- [Image-linked spatial records]:
* Begin *
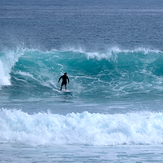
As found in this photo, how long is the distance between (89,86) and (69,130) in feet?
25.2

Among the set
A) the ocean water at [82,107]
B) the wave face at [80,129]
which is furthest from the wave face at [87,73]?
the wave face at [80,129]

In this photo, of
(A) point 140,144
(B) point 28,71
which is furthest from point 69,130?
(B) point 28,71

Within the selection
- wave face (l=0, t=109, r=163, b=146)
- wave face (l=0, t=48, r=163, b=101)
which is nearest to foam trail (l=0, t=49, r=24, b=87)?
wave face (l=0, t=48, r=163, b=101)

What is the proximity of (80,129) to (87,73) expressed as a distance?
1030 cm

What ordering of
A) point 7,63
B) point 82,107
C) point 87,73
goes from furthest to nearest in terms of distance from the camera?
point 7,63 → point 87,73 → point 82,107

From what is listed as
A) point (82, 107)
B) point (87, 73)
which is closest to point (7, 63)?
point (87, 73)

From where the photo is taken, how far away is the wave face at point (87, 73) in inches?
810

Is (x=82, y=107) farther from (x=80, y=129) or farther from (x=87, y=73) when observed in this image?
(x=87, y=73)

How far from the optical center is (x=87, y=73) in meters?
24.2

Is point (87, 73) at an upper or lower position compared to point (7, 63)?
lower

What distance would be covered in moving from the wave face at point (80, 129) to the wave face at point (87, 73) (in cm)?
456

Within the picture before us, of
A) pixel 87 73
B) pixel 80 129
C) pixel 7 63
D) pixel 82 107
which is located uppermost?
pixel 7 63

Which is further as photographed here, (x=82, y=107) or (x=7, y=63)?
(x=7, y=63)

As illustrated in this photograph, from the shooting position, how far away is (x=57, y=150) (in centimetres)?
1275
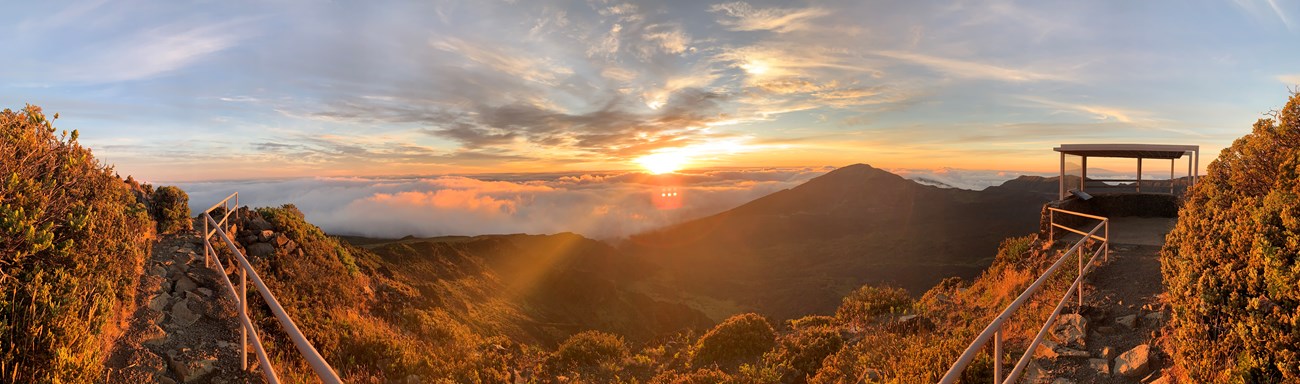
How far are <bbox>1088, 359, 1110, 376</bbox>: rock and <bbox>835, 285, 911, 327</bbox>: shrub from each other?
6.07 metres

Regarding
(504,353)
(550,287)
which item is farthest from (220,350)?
* End *
- [Exercise task]: Rewrite every one of the records above, putting "most distant" wherever "furthest" occurs and changing nothing else. Omit the pictures from your output.

- [The completed task]:
As found in this photo, how long is the distance between (89,86) and (69,130) in feet?
25.2

Among the set
A) the ocean water at [82,107]
B) the wave face at [80,129]
which is most distant from the wave face at [87,73]?
the wave face at [80,129]

In this photo, of
(A) point 140,144
(B) point 28,71
which is most distant from point 69,130?
(B) point 28,71

Within the selection
- wave face (l=0, t=109, r=163, b=146)
- wave face (l=0, t=48, r=163, b=101)
which is nearest to foam trail (l=0, t=49, r=24, b=87)?
wave face (l=0, t=48, r=163, b=101)

What is the proximity of (80,129) to (87,73) expressed as a distance?
1030 cm

What ordering of
A) point 7,63
B) point 82,107
C) point 87,73
goes from most distant to nearest in terms of distance from the camera?
point 7,63 → point 87,73 → point 82,107

From what is listed as
A) point (82, 107)
B) point (87, 73)
which is closest to point (7, 63)?
point (87, 73)

From where the photo is taken, how far away is the wave face at point (87, 73) in inches?
810

Is (x=82, y=107) farther from (x=80, y=129) or farther from (x=87, y=73) when observed in this image?
(x=87, y=73)

How far from the optical center is (x=87, y=73) in meters?
24.2

Is point (87, 73) at an upper or lower position compared to point (7, 63)?
lower

What distance would be covered in moving from the wave face at point (80, 129) to the wave face at point (87, 73) (in cm)?
456

Within the picture before us, of
A) pixel 87 73
B) pixel 80 129
C) pixel 7 63
D) pixel 82 107
which is located uppermost?
pixel 7 63

Which is further as photographed here, (x=82, y=107) or (x=7, y=63)?
(x=7, y=63)

As illustrated in this photograph, from the shooting position, how far away is (x=57, y=150) (in centimetres)?
1275
How far are <bbox>1088, 359, 1110, 376</bbox>: rock and <bbox>835, 285, 911, 327</bbox>: shrub from each other?
6.07 metres

Regarding
(504,353)
(550,287)
which item is farthest from (220,350)?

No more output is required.